▶ [Given data]:
━━━

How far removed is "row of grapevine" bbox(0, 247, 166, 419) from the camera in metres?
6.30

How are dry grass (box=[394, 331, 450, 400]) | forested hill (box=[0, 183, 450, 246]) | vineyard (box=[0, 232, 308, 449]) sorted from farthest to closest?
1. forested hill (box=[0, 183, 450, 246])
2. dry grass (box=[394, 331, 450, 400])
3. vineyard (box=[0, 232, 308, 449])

━━━

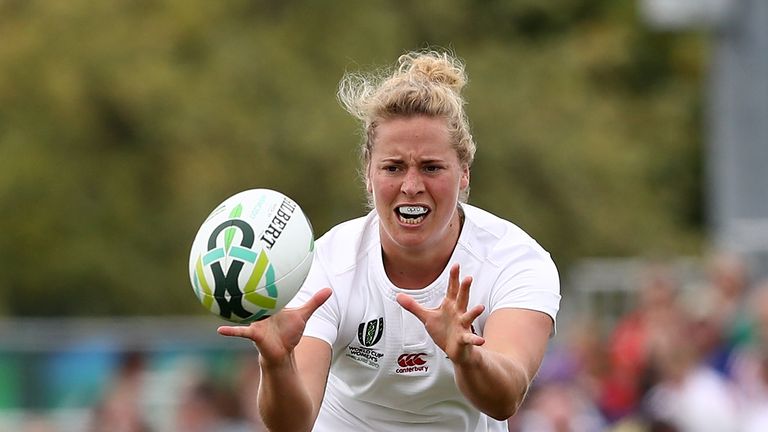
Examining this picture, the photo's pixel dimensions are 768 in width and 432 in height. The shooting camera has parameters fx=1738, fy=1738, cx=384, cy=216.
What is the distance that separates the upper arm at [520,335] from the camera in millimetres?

━━━

▶ [Job]:
Please present the lines of the entries as a Markdown table with columns Row and Content, starting at the line that contains "Examining this picture, the" and ending at the line that contains "What is the", both included. Leave out any blank lines.

▶ [Solution below]:
| Row | Content |
|---|---|
| 1 | Examining this picture, the photo's pixel dimensions are 768 in width and 432 in height. The shooting camera has parameters fx=1738, fy=1738, cx=384, cy=216. |
| 2 | What is the distance that separates the upper arm at [520,335] from the camera in millimetres? |